Zentralrat Deutscher Sinti und Roma kritisiert Diskriminierung in Strafverfahren vor dem Itzehoer Landgericht

Innenminister Hans-Joachim Grote soll rassistischen Sprachgebrauch bei den Itzehoer Ermittlungsbehörden untersuchen

Am Landgericht Itzehoe wird gegenwärtig gegen mehrere deutsche und polnische Staatsbürger wegen des Vorwurfs bandenmäßigen Kfz-Versicherungsbetrugs verhandelt.

Von der Verteidigung der Angeklagten wurde der Zentralrat Deutscher Sinti und Roma auf die pauschalierenden und rassistischen Aussagen eines Zeugen, des Kriminalhauptkommissars E. von der Kriminalinspektion Itzehoe aufmerksam gemacht.  In seinen Ausführungen bezeichnete der Kriminalbeamte die Angeklagten als „Zigeuner“, deren Familien als „Stämme“, „Sippe“ und die Familienmitglieder als „Stammesangehörige“. Ein derartiger Sprachgebrauch nimmt die Sichtweise des Nationalsozialismus auf, wie sie in den bundesdeutschen Polizeibehörden auch nach 1945 noch über Jahrzehnte gepflegt wurde und mit der durch die Kriminalisierung der gesamten Minderheit die Rehabilitierung der Täter betrieben wurde.

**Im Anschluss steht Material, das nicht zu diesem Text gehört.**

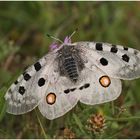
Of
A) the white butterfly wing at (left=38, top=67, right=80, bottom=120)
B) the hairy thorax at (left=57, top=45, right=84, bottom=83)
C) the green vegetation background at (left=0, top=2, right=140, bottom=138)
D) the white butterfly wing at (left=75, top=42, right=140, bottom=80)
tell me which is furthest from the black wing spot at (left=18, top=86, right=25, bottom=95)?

Derart diskriminierende Aussagen eines Polizeibeamten sind in einem rechtsstaatlichen Verfahren nicht hinnehmbar. Es muß hier auch Aufgabe des Gerichts sein, sich gegen eine im Kern rassistische Sprache zu wenden, die von der Itzehoer Polizei ins Verfahren eingebracht wurde. Es besteht insbesondere nach Kenntnis des Zentralrates keinerlei sachlicher Bezug der von der Itzehoer Polizei vorgenommenen ethnischen Kennzeichnung der Angeklagten zu den vorgeworfenen Straftaten. Damit verstößt die Itzehoer Polizei bewußt und gezielt gegen das Diskriminierungsverbot des Grundgesetzes.

Nachdem die Verteidigung den rassistischen Diffamierungen der Angeklagten deutlich entgegengetreten war, sind nach Auffassung des Zentralrates Deutscher Sinti und Roma jetzt Richter und Schöffen gefordert, eine klare Stellungnahme zu diesen Aussagen zu formulieren.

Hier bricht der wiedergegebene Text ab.